NEW YORK—Most people aspire to move up in government to make a deeper impact. Not Alexis Grenell. She feels she can do more from the other direction.
After working for officials such as Sen. Jeff Klein, Sen. Joe Addabbo, and Gov. Andrew Cuomo, Grenell is now using her skills as a communication and political strategist to help non-governmental action organizations.
“I’ve had the good fortune to work with very sincere officials,” Grenell said. “Advocacy and government are not mutually exclusive, but I wanted to apply what I know to help organizations [with] issue agendas who didn’t know how to be effective as they could be.”
Grenell’s philosophy is, “You can make it if you try.”
Some may feel that the vision of America as the land of democracy and opportunity is more idealistic than realistic, but Grenell sees one’s ability to achieve change as none other than effective organization and communication, and she plans to help the underrepresented do precisely that.
Grenell’s mother helped Russian immigrants resettle during the mass immigration in the 1990s. Grenell saw first-hand how much hope people around the world place in the United States, and felt frustrated that many groups have not gained equal rights and are still underrepresented today.
She grew up hearing tales of her feisty great-grandmother, a destitute Jewish immigrant and suffragette, who was a member of the International Ladies’ Garment Workers’ Union.
“My great-grandmother got to see the changes that happened with labor unions and women’s rights within her lifetime: you can make it if you try,” Grenell said.
Grenell thinks of her great-grandmother when she writes women’s rights op-eds for various publications.
“But we’re still underrepresented today,” she said. “Women consist of 50 percent of the population, yet only 10 percent of Congress.”

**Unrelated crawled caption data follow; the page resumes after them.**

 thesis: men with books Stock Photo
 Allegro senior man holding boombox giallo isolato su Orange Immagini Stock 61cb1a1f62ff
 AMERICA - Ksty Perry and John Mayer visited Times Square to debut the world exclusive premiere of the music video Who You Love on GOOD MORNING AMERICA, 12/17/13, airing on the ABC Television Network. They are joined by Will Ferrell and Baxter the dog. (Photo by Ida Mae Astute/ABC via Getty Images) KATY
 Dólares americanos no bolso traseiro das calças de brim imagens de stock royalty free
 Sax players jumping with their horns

The gratification of accomplishment may come slowly in advocacy, but Grenell’s conviction to help the underserved remains strong.
It’s for a class of people, who, up until that time, had not had a voice in Congress. It’s exciting how that can change people’s lives in a very meaningful way.

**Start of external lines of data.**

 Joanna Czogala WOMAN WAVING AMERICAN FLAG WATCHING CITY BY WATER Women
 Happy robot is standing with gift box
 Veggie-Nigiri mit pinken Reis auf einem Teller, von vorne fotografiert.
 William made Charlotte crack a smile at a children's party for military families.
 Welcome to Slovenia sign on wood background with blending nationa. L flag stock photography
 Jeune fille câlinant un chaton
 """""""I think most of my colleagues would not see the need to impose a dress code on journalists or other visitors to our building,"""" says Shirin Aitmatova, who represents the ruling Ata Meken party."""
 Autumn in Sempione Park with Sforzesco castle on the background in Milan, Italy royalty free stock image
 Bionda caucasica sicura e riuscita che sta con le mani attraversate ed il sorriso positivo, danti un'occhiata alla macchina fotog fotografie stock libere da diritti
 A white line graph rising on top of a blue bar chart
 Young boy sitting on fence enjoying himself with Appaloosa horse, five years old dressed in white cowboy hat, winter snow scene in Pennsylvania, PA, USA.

Grenell’s father is a neurologist with quite a hectic schedule; yet he always found time to take her out three times a week to talk.
They would get breakfast at Starbucks, read The New York Times, and talk about issues.
Grenell had a father who was passionate about women’s rights. “He instilled in my head that my ideas are valuable. I have certain rights and it is worth fighting for them,” she said.
Her parents never took her to Disneyland; instead, at age 4, Grenell went to Italy. Even today, she still remembers what it felt like to see Botticelli’s Venus and Michelangelo’s David for the first time. “The art was so beautiful, it was a shock, you never get over it,” she said.
Whenever Grenell needs a break, she likes to unwind at the Met by herself. “Art takes us out of our lives and brings us kindness,” she said.
At first, Grenell wanted to major in art history in college, but later felt she could bring about more change through communication. She had always been interested in people and the way they communicate. In high school, she used to join all sorts of eccentric meetings and clubs—such as The People Against Cars, a group that advocates for public transportation.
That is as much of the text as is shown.